Screen Scraping help

Hello!

I need some help with screen scraping.

I want to take part of a website and show it in my website.

I found a wordpress plugin that would do the job and I have tried it, it works great. But my problem is that I dont use wordpress and want to use the script in a php file.
utd.hu/simple-and-easy-to-use-plugin-to-show-a-part-of-another-website-on-your-page
This is were I found the plugin.

I think this is the code that I need to use in my php file. Problem is, I dont know how I should insert everything, because when its in wordpress you just use a shortcode.

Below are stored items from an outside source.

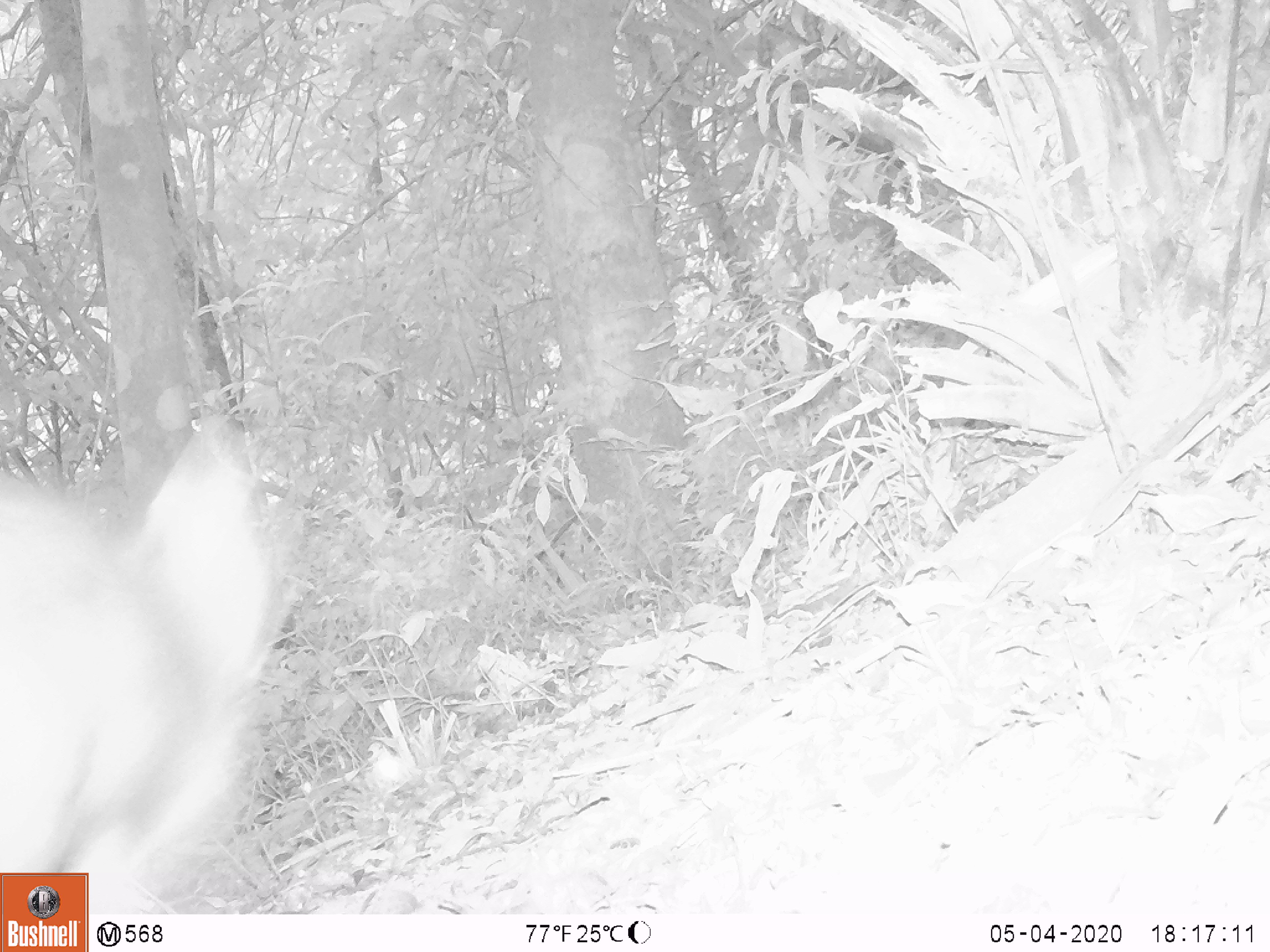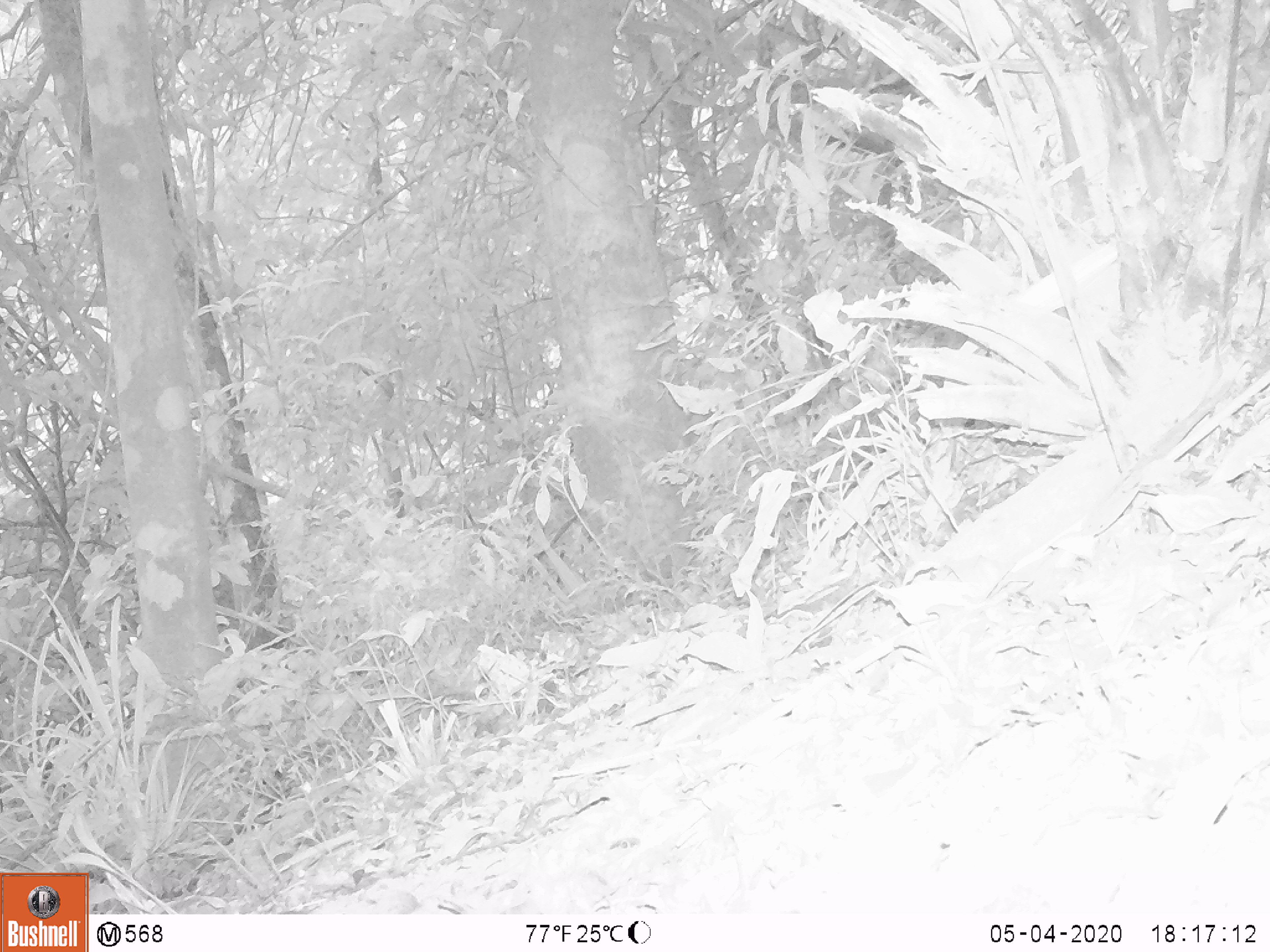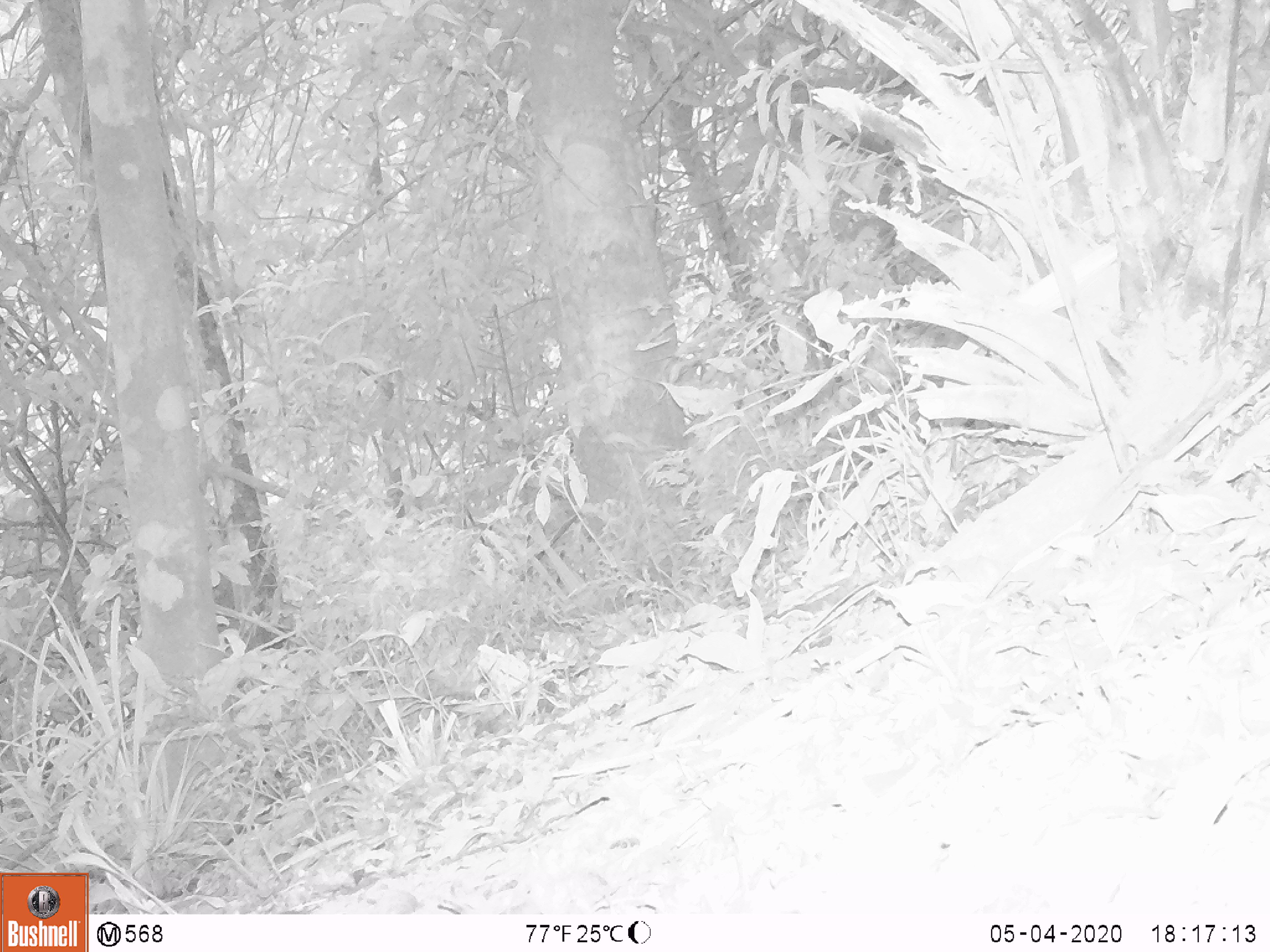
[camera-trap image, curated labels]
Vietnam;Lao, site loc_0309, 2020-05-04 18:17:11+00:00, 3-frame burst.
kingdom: Animalia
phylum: Chordata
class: Mammalia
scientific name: Mammalia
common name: mammal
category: unidentified small mammal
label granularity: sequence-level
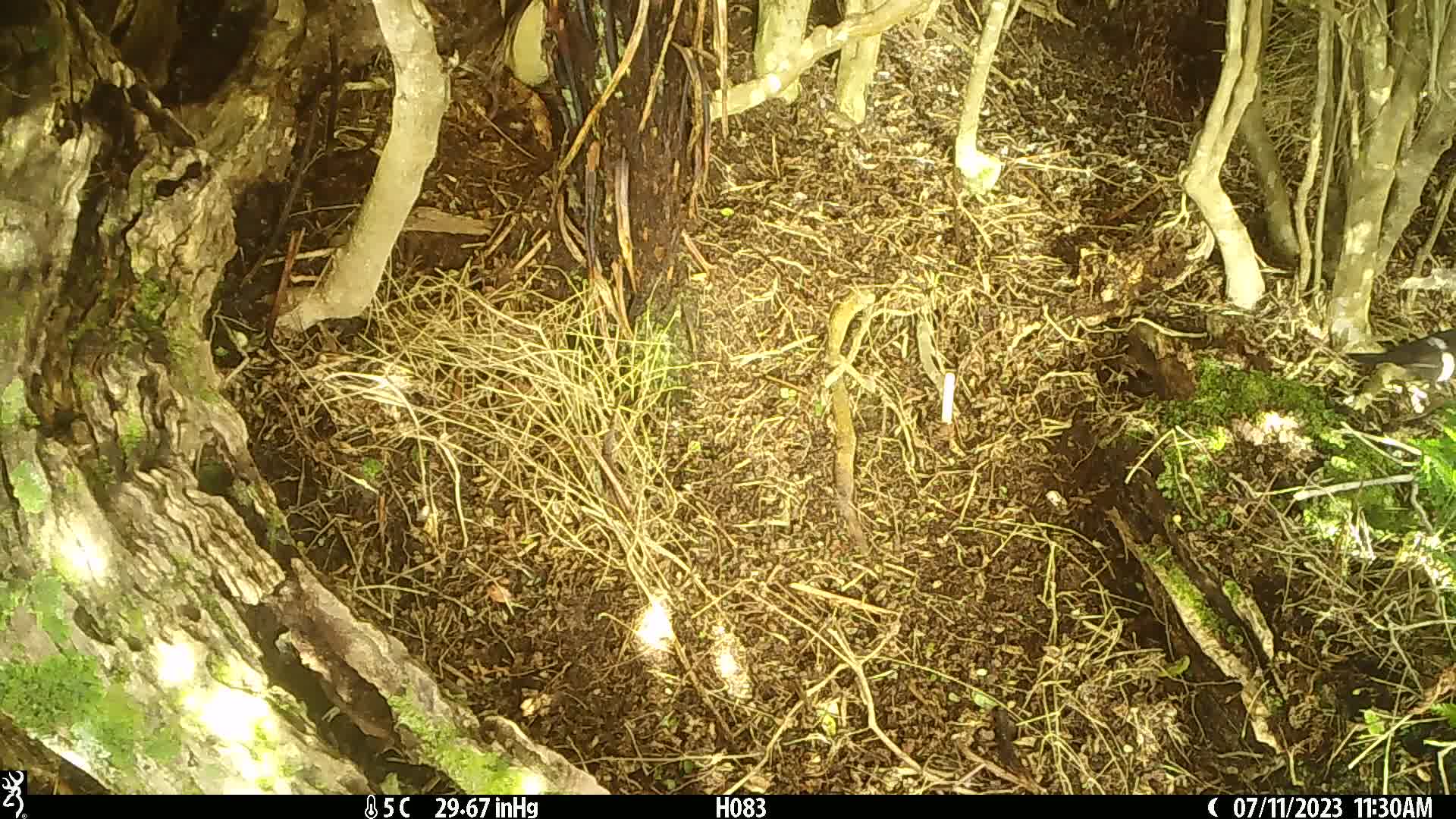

So I need your help to show me were I should insert the URL, the starting tag, and the ending tag. Also showing me how the script should look in my php file so that it works.

	

	$myurlstring = $url['url']; 
	$sample1=str_replace('>','>',str_replace('<','<',$url['sample1']));
	$sample2=str_replace('>','>',str_replace('<','<',$url['sample2']));
	$prefix=str_replace('>','>',str_replace('<','<',$url['prefix']));
	$suffix=str_replace('>','>',str_replace('<','<',$url['suffix']));
	$rfrom=str_replace('>','>',str_replace('<','<',$url['replace_from']));
	$rto=str_replace('>','>',str_replace('<','<',$url['replace_to']));
	$ckfile = tempnam ("/tmp", "CURLCOOKIE");
	$ch = curl_init ($myurlstring);
	curl_setopt ($ch, CURLOPT_COOKIEJAR, $ckfile); 
	curl_setopt ($ch, CURLOPT_RETURNTRANSFER, true);
	$output = curl_exec ($ch);

	$ch = curl_init ($myurlstring);
	//curl_setopt ($ch, CURLOPT_POST, 1); 
	//curl_setopt ($ch, CURLOPT_POSTFIELDS, "sType=Vehicle+VIN&vtype=A&vin=".$vinnumber); 
	curl_setopt ($ch, CURLOPT_COOKIEFILE, $ckfile); 
	curl_setopt ($ch, CURLOPT_RETURNTRANSFER, true);
	$all = curl_exec ($ch);
	$dfpos=@strpos($all,$sample1);	
	$depos=@strpos($all,$sample2,$dfpos);

	$div=$prefix.substr($all,$dfpos,$depos-$dfpos).$suffix;
	$div=str_replace($rfrom,$rto,$div);
	echo $div;
	curl_close ($ch);


I will be thankful for any help.

Hi,
Try to use HTML Dom Library.There is a function called
loadHtmlFile().With this you can get the source code of any file.After that you can edit to whatever you want to display.

Certainly when starting out with something like this, do it in 2 operations.

1 get the file, cache it
2 extract what you want

actually its 3…

3 delete the old file

Try it this way because there is so much that can go wrong with each operation (latency, cookie acceptance, negotiating redirects then dom traversal and data lifting from the source), you need to zoom in on where the error lies. Divide and conquer.

Off Topic:

If you are doing this without permission you should contact them first and ask, then put it to them they provide a data feed in the way of an API or downloads. What country you in?

Is there any ready made script that I can use or any tutorial.

I would rather want to use the the wordpress plugin script since I have tested it and it works exactly like I want. But since i’m not doing it in wordpress I dont know where to insert all the variables,( like url, start tag, end tag e.t.c.) and how to make it work outside of wordpress.